Saturday, May 4, 2024

GOOD TIMES

 The front piece over at Chant du Depart gave me a little flashback to some of the days and nights on my first ship. She was famously known as the Great White Ghost of the Arabian Coast on account of the fact that she was covered from bow to stern and from the upper works down to the waterline in very clean white paint. See here how she closely resembles Sarge's frontpiece.

It was my first ship and I had the privilege to be the great ship's Auxiliary Officer which meant that I was in charge of all the truly important things on that ship. I hear you sniggering. I can live with it. When the Shellbacks hauled my guilty butt in front of King Neptune I was charged with the very thing I used to harp about. 'Violating Air Conditioning Boundaries.' It was an intolerable charge!

When you pissed off the LDO LT who was the Electrical Officer he would send the electricians on a hunt for grounds outside your office or stateroom every single time you turned on your precious Commodore 64 computer. Up and down they would walk ruthlessly flipping circuit breakers causing the power to fail, selectively, until they heard screams of outrage. 

Anger the Auxiliaries Officer beyond human endurance in the hot and humid waters of the Persian Gulf or the Red Sea and suddenly, for no reason at all, your air conditioner would stop working. "Waiting on parts"  we would cleverly say and thus shift all the blame and ire onto the Supply Officer, and he deserved it.

While my nemeses were really just the Electronic Materials Officer (little villain), the real enemies of man and God were the First LT and the Ship's Bosun (Evil villain 1 and 2). Let us just say that when the Bosun received his follow-on orders on his departure from the ship he was off to be the Officer-in-Charge of the Correctional Custody Unit the Navy had in Texas and everyone onboard felt very sorry for those poor bastards. I don't recall what happened to the First LT. He was promoted to LCDR about 3 months after I reported aboard but I persisted in calling him Tim. He didn't like that.

Did I mention what happens when Evil Villains 1 or 2 pissed off the Main Propulsion Assistant? He and I were the only Line Officers in the Engineering Department. The rest of them were Chiefs or Limited Duty Officers. They tried to teach me everything they knew. 

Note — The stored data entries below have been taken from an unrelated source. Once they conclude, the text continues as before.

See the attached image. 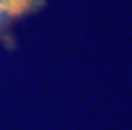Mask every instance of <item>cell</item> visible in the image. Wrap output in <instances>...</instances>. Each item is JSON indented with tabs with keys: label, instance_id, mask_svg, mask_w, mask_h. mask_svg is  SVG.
Wrapping results in <instances>:
<instances>
[{
	"label": "cell",
	"instance_id": "cell-1",
	"mask_svg": "<svg viewBox=\"0 0 132 130\" xmlns=\"http://www.w3.org/2000/svg\"><path fill=\"white\" fill-rule=\"evenodd\" d=\"M34 0H0V25L10 17L22 15Z\"/></svg>",
	"mask_w": 132,
	"mask_h": 130
}]
</instances>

The Chief Engineer when I reported was named Sid and it was 1984 so he was of course referred to by one and all as Sid Vicious. He was a former Machinist and subscribed to half a dozen hotrod magazines and he'd have me come alongside periodically to point out a particularly spectacular chromed engine and ask why none of the 14 boat engines I had ever looked like that. Didn't I have an electroplate rig buried somewhere in the bowels of the Lower Vehicle Deck and couldn't I get the Chief to chrome the valve covers? That'd be a start he'd say. His replacement has been a Chief Boiler Tech before taking a commission.

Back to the MPA and the Boilers Officer. They were infrequent targets of the Deck Apes but something went amiss from time to time and perhaps one of the infinite number of useless Bosun's Mates Chiefs would get into it with the wrong guy and since the ship was white all over except for the Masts above a certain height, it was always being painted but you see there is a thing one has to do with Main Propulsion Boilers. It's mandatory. It's all about Boiler Chemistry and keeping the metal good forever. Every now and then you have to conduct a bottom blow or/and surface blows on the things and we usually did it at night because it makes a mess. I mean all kinds of soot-black sticky crap comes flying up out of the stack and settled affectionately on every single freshly painted white surface on the ship.

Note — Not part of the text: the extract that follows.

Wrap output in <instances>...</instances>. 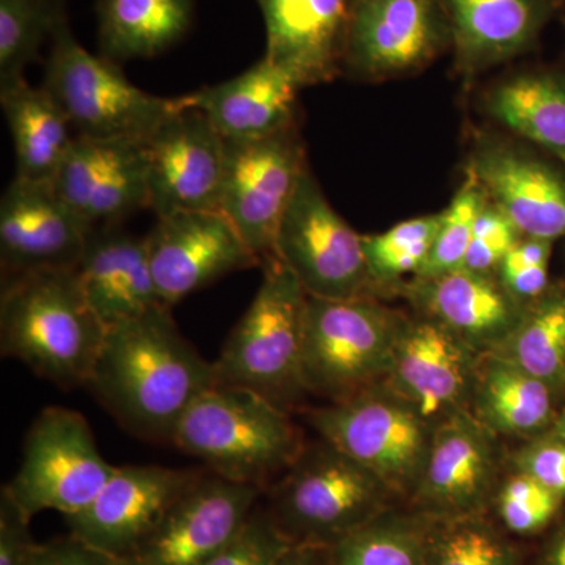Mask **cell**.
I'll return each mask as SVG.
<instances>
[{"label": "cell", "mask_w": 565, "mask_h": 565, "mask_svg": "<svg viewBox=\"0 0 565 565\" xmlns=\"http://www.w3.org/2000/svg\"><path fill=\"white\" fill-rule=\"evenodd\" d=\"M214 385V363L182 337L170 307L159 305L107 327L85 388L134 437L172 444L181 416Z\"/></svg>", "instance_id": "6da1fadb"}, {"label": "cell", "mask_w": 565, "mask_h": 565, "mask_svg": "<svg viewBox=\"0 0 565 565\" xmlns=\"http://www.w3.org/2000/svg\"><path fill=\"white\" fill-rule=\"evenodd\" d=\"M106 332L76 267L2 278V356L18 360L58 388H85Z\"/></svg>", "instance_id": "7a4b0ae2"}, {"label": "cell", "mask_w": 565, "mask_h": 565, "mask_svg": "<svg viewBox=\"0 0 565 565\" xmlns=\"http://www.w3.org/2000/svg\"><path fill=\"white\" fill-rule=\"evenodd\" d=\"M170 445L211 473L263 492L289 470L305 446L291 412L262 394L223 384L193 401Z\"/></svg>", "instance_id": "3957f363"}, {"label": "cell", "mask_w": 565, "mask_h": 565, "mask_svg": "<svg viewBox=\"0 0 565 565\" xmlns=\"http://www.w3.org/2000/svg\"><path fill=\"white\" fill-rule=\"evenodd\" d=\"M263 280L214 360L217 384L262 394L291 412L302 399L307 292L280 262L262 264Z\"/></svg>", "instance_id": "277c9868"}, {"label": "cell", "mask_w": 565, "mask_h": 565, "mask_svg": "<svg viewBox=\"0 0 565 565\" xmlns=\"http://www.w3.org/2000/svg\"><path fill=\"white\" fill-rule=\"evenodd\" d=\"M270 515L294 544L332 548L390 511L385 482L326 440L305 445L269 489Z\"/></svg>", "instance_id": "5b68a950"}, {"label": "cell", "mask_w": 565, "mask_h": 565, "mask_svg": "<svg viewBox=\"0 0 565 565\" xmlns=\"http://www.w3.org/2000/svg\"><path fill=\"white\" fill-rule=\"evenodd\" d=\"M405 319L370 297H308L305 310V392L330 403L385 382Z\"/></svg>", "instance_id": "8992f818"}, {"label": "cell", "mask_w": 565, "mask_h": 565, "mask_svg": "<svg viewBox=\"0 0 565 565\" xmlns=\"http://www.w3.org/2000/svg\"><path fill=\"white\" fill-rule=\"evenodd\" d=\"M43 87L61 106L77 136L147 141L178 109L126 79L114 62L96 57L71 32L68 18L55 29Z\"/></svg>", "instance_id": "52a82bcc"}, {"label": "cell", "mask_w": 565, "mask_h": 565, "mask_svg": "<svg viewBox=\"0 0 565 565\" xmlns=\"http://www.w3.org/2000/svg\"><path fill=\"white\" fill-rule=\"evenodd\" d=\"M319 438L377 476L394 494L412 497L435 424L382 384L308 412Z\"/></svg>", "instance_id": "ba28073f"}, {"label": "cell", "mask_w": 565, "mask_h": 565, "mask_svg": "<svg viewBox=\"0 0 565 565\" xmlns=\"http://www.w3.org/2000/svg\"><path fill=\"white\" fill-rule=\"evenodd\" d=\"M115 470L99 451L85 416L52 405L33 419L20 468L3 489L29 519L44 511L66 519L84 511Z\"/></svg>", "instance_id": "9c48e42d"}, {"label": "cell", "mask_w": 565, "mask_h": 565, "mask_svg": "<svg viewBox=\"0 0 565 565\" xmlns=\"http://www.w3.org/2000/svg\"><path fill=\"white\" fill-rule=\"evenodd\" d=\"M274 256L296 275L308 297L373 296L363 236L333 210L308 167L278 226Z\"/></svg>", "instance_id": "30bf717a"}, {"label": "cell", "mask_w": 565, "mask_h": 565, "mask_svg": "<svg viewBox=\"0 0 565 565\" xmlns=\"http://www.w3.org/2000/svg\"><path fill=\"white\" fill-rule=\"evenodd\" d=\"M307 158L296 126L258 140H226L221 212L253 255L274 256L275 236Z\"/></svg>", "instance_id": "8fae6325"}, {"label": "cell", "mask_w": 565, "mask_h": 565, "mask_svg": "<svg viewBox=\"0 0 565 565\" xmlns=\"http://www.w3.org/2000/svg\"><path fill=\"white\" fill-rule=\"evenodd\" d=\"M448 44L441 0H349L341 65L384 81L424 68Z\"/></svg>", "instance_id": "7c38bea8"}, {"label": "cell", "mask_w": 565, "mask_h": 565, "mask_svg": "<svg viewBox=\"0 0 565 565\" xmlns=\"http://www.w3.org/2000/svg\"><path fill=\"white\" fill-rule=\"evenodd\" d=\"M145 145L156 217L221 211L226 140L202 111L178 107Z\"/></svg>", "instance_id": "4fadbf2b"}, {"label": "cell", "mask_w": 565, "mask_h": 565, "mask_svg": "<svg viewBox=\"0 0 565 565\" xmlns=\"http://www.w3.org/2000/svg\"><path fill=\"white\" fill-rule=\"evenodd\" d=\"M262 493L204 468L132 559L137 565H206L243 531Z\"/></svg>", "instance_id": "5bb4252c"}, {"label": "cell", "mask_w": 565, "mask_h": 565, "mask_svg": "<svg viewBox=\"0 0 565 565\" xmlns=\"http://www.w3.org/2000/svg\"><path fill=\"white\" fill-rule=\"evenodd\" d=\"M147 243L159 299L170 308L226 275L262 266L221 211L158 217Z\"/></svg>", "instance_id": "9a60e30c"}, {"label": "cell", "mask_w": 565, "mask_h": 565, "mask_svg": "<svg viewBox=\"0 0 565 565\" xmlns=\"http://www.w3.org/2000/svg\"><path fill=\"white\" fill-rule=\"evenodd\" d=\"M203 470L161 465L117 467L84 511L66 516L70 534L110 555L132 559L145 539Z\"/></svg>", "instance_id": "2e32d148"}, {"label": "cell", "mask_w": 565, "mask_h": 565, "mask_svg": "<svg viewBox=\"0 0 565 565\" xmlns=\"http://www.w3.org/2000/svg\"><path fill=\"white\" fill-rule=\"evenodd\" d=\"M493 433L473 412L435 424L433 441L412 501L433 520L484 514L497 476Z\"/></svg>", "instance_id": "e0dca14e"}, {"label": "cell", "mask_w": 565, "mask_h": 565, "mask_svg": "<svg viewBox=\"0 0 565 565\" xmlns=\"http://www.w3.org/2000/svg\"><path fill=\"white\" fill-rule=\"evenodd\" d=\"M92 230L54 182L14 177L0 200L2 278L76 267Z\"/></svg>", "instance_id": "ac0fdd59"}, {"label": "cell", "mask_w": 565, "mask_h": 565, "mask_svg": "<svg viewBox=\"0 0 565 565\" xmlns=\"http://www.w3.org/2000/svg\"><path fill=\"white\" fill-rule=\"evenodd\" d=\"M478 351L441 323L426 318L405 319L385 385L437 424L446 416L468 411L473 396Z\"/></svg>", "instance_id": "d6986e66"}, {"label": "cell", "mask_w": 565, "mask_h": 565, "mask_svg": "<svg viewBox=\"0 0 565 565\" xmlns=\"http://www.w3.org/2000/svg\"><path fill=\"white\" fill-rule=\"evenodd\" d=\"M147 141L77 136L55 174V189L85 222L118 225L150 210Z\"/></svg>", "instance_id": "ffe728a7"}, {"label": "cell", "mask_w": 565, "mask_h": 565, "mask_svg": "<svg viewBox=\"0 0 565 565\" xmlns=\"http://www.w3.org/2000/svg\"><path fill=\"white\" fill-rule=\"evenodd\" d=\"M468 174L522 237L552 243L565 237V167L514 145L484 141L471 156Z\"/></svg>", "instance_id": "44dd1931"}, {"label": "cell", "mask_w": 565, "mask_h": 565, "mask_svg": "<svg viewBox=\"0 0 565 565\" xmlns=\"http://www.w3.org/2000/svg\"><path fill=\"white\" fill-rule=\"evenodd\" d=\"M300 88L288 71L263 57L239 76L174 98V104L202 111L225 140H258L296 126Z\"/></svg>", "instance_id": "7402d4cb"}, {"label": "cell", "mask_w": 565, "mask_h": 565, "mask_svg": "<svg viewBox=\"0 0 565 565\" xmlns=\"http://www.w3.org/2000/svg\"><path fill=\"white\" fill-rule=\"evenodd\" d=\"M266 25L264 57L300 87L332 81L341 66L349 0H258Z\"/></svg>", "instance_id": "603a6c76"}, {"label": "cell", "mask_w": 565, "mask_h": 565, "mask_svg": "<svg viewBox=\"0 0 565 565\" xmlns=\"http://www.w3.org/2000/svg\"><path fill=\"white\" fill-rule=\"evenodd\" d=\"M424 316L441 323L479 353L493 352L508 340L526 307L490 274L457 269L411 286Z\"/></svg>", "instance_id": "cb8c5ba5"}, {"label": "cell", "mask_w": 565, "mask_h": 565, "mask_svg": "<svg viewBox=\"0 0 565 565\" xmlns=\"http://www.w3.org/2000/svg\"><path fill=\"white\" fill-rule=\"evenodd\" d=\"M76 273L88 303L106 327L163 305L152 278L147 236L118 225L92 230Z\"/></svg>", "instance_id": "d4e9b609"}, {"label": "cell", "mask_w": 565, "mask_h": 565, "mask_svg": "<svg viewBox=\"0 0 565 565\" xmlns=\"http://www.w3.org/2000/svg\"><path fill=\"white\" fill-rule=\"evenodd\" d=\"M456 61L478 74L533 46L550 17V0H441Z\"/></svg>", "instance_id": "484cf974"}, {"label": "cell", "mask_w": 565, "mask_h": 565, "mask_svg": "<svg viewBox=\"0 0 565 565\" xmlns=\"http://www.w3.org/2000/svg\"><path fill=\"white\" fill-rule=\"evenodd\" d=\"M0 104L17 154V178L52 181L76 137L51 93L28 84L25 77L0 85Z\"/></svg>", "instance_id": "4316f807"}, {"label": "cell", "mask_w": 565, "mask_h": 565, "mask_svg": "<svg viewBox=\"0 0 565 565\" xmlns=\"http://www.w3.org/2000/svg\"><path fill=\"white\" fill-rule=\"evenodd\" d=\"M487 115L565 167V74L537 70L498 82L484 98Z\"/></svg>", "instance_id": "83f0119b"}, {"label": "cell", "mask_w": 565, "mask_h": 565, "mask_svg": "<svg viewBox=\"0 0 565 565\" xmlns=\"http://www.w3.org/2000/svg\"><path fill=\"white\" fill-rule=\"evenodd\" d=\"M471 401L493 434H539L555 418L553 386L493 352L479 355Z\"/></svg>", "instance_id": "f1b7e54d"}, {"label": "cell", "mask_w": 565, "mask_h": 565, "mask_svg": "<svg viewBox=\"0 0 565 565\" xmlns=\"http://www.w3.org/2000/svg\"><path fill=\"white\" fill-rule=\"evenodd\" d=\"M192 18L193 0H99L103 57H156L188 33Z\"/></svg>", "instance_id": "f546056e"}, {"label": "cell", "mask_w": 565, "mask_h": 565, "mask_svg": "<svg viewBox=\"0 0 565 565\" xmlns=\"http://www.w3.org/2000/svg\"><path fill=\"white\" fill-rule=\"evenodd\" d=\"M550 386L565 381V294L548 292L527 305L514 332L497 351Z\"/></svg>", "instance_id": "4dcf8cb0"}, {"label": "cell", "mask_w": 565, "mask_h": 565, "mask_svg": "<svg viewBox=\"0 0 565 565\" xmlns=\"http://www.w3.org/2000/svg\"><path fill=\"white\" fill-rule=\"evenodd\" d=\"M433 519L390 511L330 548L332 565H427Z\"/></svg>", "instance_id": "1f68e13d"}, {"label": "cell", "mask_w": 565, "mask_h": 565, "mask_svg": "<svg viewBox=\"0 0 565 565\" xmlns=\"http://www.w3.org/2000/svg\"><path fill=\"white\" fill-rule=\"evenodd\" d=\"M65 20L63 0H0V85L22 79Z\"/></svg>", "instance_id": "d6a6232c"}, {"label": "cell", "mask_w": 565, "mask_h": 565, "mask_svg": "<svg viewBox=\"0 0 565 565\" xmlns=\"http://www.w3.org/2000/svg\"><path fill=\"white\" fill-rule=\"evenodd\" d=\"M427 565H520V553L484 514L433 520Z\"/></svg>", "instance_id": "836d02e7"}, {"label": "cell", "mask_w": 565, "mask_h": 565, "mask_svg": "<svg viewBox=\"0 0 565 565\" xmlns=\"http://www.w3.org/2000/svg\"><path fill=\"white\" fill-rule=\"evenodd\" d=\"M441 225V212L397 223L388 232L363 236L367 269L375 288L418 274L429 258Z\"/></svg>", "instance_id": "e575fe53"}, {"label": "cell", "mask_w": 565, "mask_h": 565, "mask_svg": "<svg viewBox=\"0 0 565 565\" xmlns=\"http://www.w3.org/2000/svg\"><path fill=\"white\" fill-rule=\"evenodd\" d=\"M487 204V196L473 177L468 174L451 203L441 212V225L429 253L415 278L438 277L462 269L468 248L473 239L476 218Z\"/></svg>", "instance_id": "d590c367"}, {"label": "cell", "mask_w": 565, "mask_h": 565, "mask_svg": "<svg viewBox=\"0 0 565 565\" xmlns=\"http://www.w3.org/2000/svg\"><path fill=\"white\" fill-rule=\"evenodd\" d=\"M563 498L522 471L511 476L498 494V515L505 530L531 535L544 530L559 509Z\"/></svg>", "instance_id": "8d00e7d4"}, {"label": "cell", "mask_w": 565, "mask_h": 565, "mask_svg": "<svg viewBox=\"0 0 565 565\" xmlns=\"http://www.w3.org/2000/svg\"><path fill=\"white\" fill-rule=\"evenodd\" d=\"M291 544L270 512L256 508L243 531L206 565H275Z\"/></svg>", "instance_id": "74e56055"}, {"label": "cell", "mask_w": 565, "mask_h": 565, "mask_svg": "<svg viewBox=\"0 0 565 565\" xmlns=\"http://www.w3.org/2000/svg\"><path fill=\"white\" fill-rule=\"evenodd\" d=\"M32 519L2 487L0 492V565H28L39 542L33 539Z\"/></svg>", "instance_id": "f35d334b"}, {"label": "cell", "mask_w": 565, "mask_h": 565, "mask_svg": "<svg viewBox=\"0 0 565 565\" xmlns=\"http://www.w3.org/2000/svg\"><path fill=\"white\" fill-rule=\"evenodd\" d=\"M515 463L519 471L565 497V441L559 437L526 446L516 455Z\"/></svg>", "instance_id": "ab89813d"}, {"label": "cell", "mask_w": 565, "mask_h": 565, "mask_svg": "<svg viewBox=\"0 0 565 565\" xmlns=\"http://www.w3.org/2000/svg\"><path fill=\"white\" fill-rule=\"evenodd\" d=\"M28 565H137L128 557L110 555L81 539H55L46 544L36 545Z\"/></svg>", "instance_id": "60d3db41"}, {"label": "cell", "mask_w": 565, "mask_h": 565, "mask_svg": "<svg viewBox=\"0 0 565 565\" xmlns=\"http://www.w3.org/2000/svg\"><path fill=\"white\" fill-rule=\"evenodd\" d=\"M500 275L504 288L520 302H525V300L533 302L548 291V264Z\"/></svg>", "instance_id": "b9f144b4"}, {"label": "cell", "mask_w": 565, "mask_h": 565, "mask_svg": "<svg viewBox=\"0 0 565 565\" xmlns=\"http://www.w3.org/2000/svg\"><path fill=\"white\" fill-rule=\"evenodd\" d=\"M552 241L535 239V237H520L511 252L501 263L500 274L516 273L527 267L542 266L550 263L552 255Z\"/></svg>", "instance_id": "7bdbcfd3"}, {"label": "cell", "mask_w": 565, "mask_h": 565, "mask_svg": "<svg viewBox=\"0 0 565 565\" xmlns=\"http://www.w3.org/2000/svg\"><path fill=\"white\" fill-rule=\"evenodd\" d=\"M275 565H332L329 546L315 544H292Z\"/></svg>", "instance_id": "ee69618b"}, {"label": "cell", "mask_w": 565, "mask_h": 565, "mask_svg": "<svg viewBox=\"0 0 565 565\" xmlns=\"http://www.w3.org/2000/svg\"><path fill=\"white\" fill-rule=\"evenodd\" d=\"M545 565H565V525L552 539L550 545L546 546L544 555Z\"/></svg>", "instance_id": "f6af8a7d"}, {"label": "cell", "mask_w": 565, "mask_h": 565, "mask_svg": "<svg viewBox=\"0 0 565 565\" xmlns=\"http://www.w3.org/2000/svg\"><path fill=\"white\" fill-rule=\"evenodd\" d=\"M555 435L565 441V412L555 422Z\"/></svg>", "instance_id": "bcb514c9"}]
</instances>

As I recall there was some serious rage the second time it happened in 3 days. It goes without saying that nobody in Main Control would undertake to bottom blow a boiler without first obtaining permission from, wait for it, the Officer of the Deck. Sometimes I'd take the deck at midnight and the Engineering Officer of the Watch would call me up on the 21 MC and request permission to blow tubes and of course, not being informed of the Deck Department's painting depredations, I'd cheerfully authorize it. Or the CHENG would. 

We didn't achieve anything like the coal powered ships of the Great White Fleet but sometimes we tried our best.

3 comments:

Captain Steve said...

Hm. My recollection is that bottom and surface blows were of the boiler drums, and consisted of liquid which was expelled underwater. Blowing tubes, as you relate, was to clean economizer tubes in the stack, and could for sure make a mess topside if the wind wasn't right.

Anonymous said...

Nope. Just nope. When I was a kid in West Texas, we had a stocktank (home made pond to foreigners from outside West By God Texas). They usually held half water/half dirt just a bit before it could be called sludge. The windmill was beside it with various bits of steel pipe lying around. When I was about 6 I picked on up and threw it into the stocktank. I just disappeared in a flash, er splash. I thought "Boy, that's what the Navy builds those ships with! Nope, just nope". I preferred to play it safe and flew UH-1s in the Army. Perhaps Moma did raise a fool......

HMS Defiant said...

You hit the nail on the head there but we told them it was for the chemistry that was in it and how it was unbelievably necessary to do it just then just a few hours after the paint was dry but covered with its first evening dew. We were sciency that way.